** start of Data lines **

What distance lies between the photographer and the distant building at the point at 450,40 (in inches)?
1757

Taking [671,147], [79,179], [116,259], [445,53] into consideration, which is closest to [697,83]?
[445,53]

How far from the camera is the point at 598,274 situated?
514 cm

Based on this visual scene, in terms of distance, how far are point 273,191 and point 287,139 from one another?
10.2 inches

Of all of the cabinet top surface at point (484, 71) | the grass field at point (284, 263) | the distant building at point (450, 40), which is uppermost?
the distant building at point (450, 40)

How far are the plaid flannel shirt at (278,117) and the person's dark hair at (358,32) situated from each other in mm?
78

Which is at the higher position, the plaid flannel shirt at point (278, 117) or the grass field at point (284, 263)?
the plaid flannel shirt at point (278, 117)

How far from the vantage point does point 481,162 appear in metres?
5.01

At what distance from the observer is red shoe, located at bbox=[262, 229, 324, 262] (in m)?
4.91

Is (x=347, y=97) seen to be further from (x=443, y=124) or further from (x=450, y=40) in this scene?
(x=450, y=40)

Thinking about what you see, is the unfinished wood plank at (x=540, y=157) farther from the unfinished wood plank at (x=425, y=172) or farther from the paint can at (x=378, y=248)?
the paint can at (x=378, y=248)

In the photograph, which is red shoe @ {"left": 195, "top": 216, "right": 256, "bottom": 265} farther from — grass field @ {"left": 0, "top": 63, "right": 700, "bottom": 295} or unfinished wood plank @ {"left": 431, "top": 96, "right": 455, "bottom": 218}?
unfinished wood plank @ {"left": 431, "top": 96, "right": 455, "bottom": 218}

** end of Data lines **

_Aim_
Can you put each line of the entries above into a JSON list of strings, one string per line, with the blank lines left out?

_Worked solution_
[
  "What distance lies between the photographer and the distant building at the point at 450,40 (in inches)?",
  "1757",
  "Taking [671,147], [79,179], [116,259], [445,53] into consideration, which is closest to [697,83]?",
  "[445,53]",
  "How far from the camera is the point at 598,274 situated?",
  "514 cm",
  "Based on this visual scene, in terms of distance, how far are point 273,191 and point 287,139 from one another?",
  "10.2 inches",
  "Of all of the cabinet top surface at point (484, 71) | the grass field at point (284, 263) | the distant building at point (450, 40), which is uppermost?",
  "the distant building at point (450, 40)",
  "How far are the plaid flannel shirt at (278,117) and the person's dark hair at (358,32) situated from each other in mm?",
  "78",
  "Which is at the higher position, the plaid flannel shirt at point (278, 117) or the grass field at point (284, 263)?",
  "the plaid flannel shirt at point (278, 117)",
  "How far from the vantage point does point 481,162 appear in metres?",
  "5.01",
  "At what distance from the observer is red shoe, located at bbox=[262, 229, 324, 262] (in m)?",
  "4.91",
  "Is (x=347, y=97) seen to be further from (x=443, y=124) or further from (x=450, y=40) in this scene?",
  "(x=450, y=40)",
  "Thinking about what you see, is the unfinished wood plank at (x=540, y=157) farther from the unfinished wood plank at (x=425, y=172) or farther from the paint can at (x=378, y=248)?",
  "the paint can at (x=378, y=248)",
  "In the photograph, which is red shoe @ {\"left\": 195, \"top\": 216, \"right\": 256, \"bottom\": 265} farther from — grass field @ {\"left\": 0, \"top\": 63, \"right\": 700, \"bottom\": 295} or unfinished wood plank @ {\"left\": 431, \"top\": 96, \"right\": 455, \"bottom\": 218}?",
  "unfinished wood plank @ {\"left\": 431, \"top\": 96, \"right\": 455, \"bottom\": 218}"
]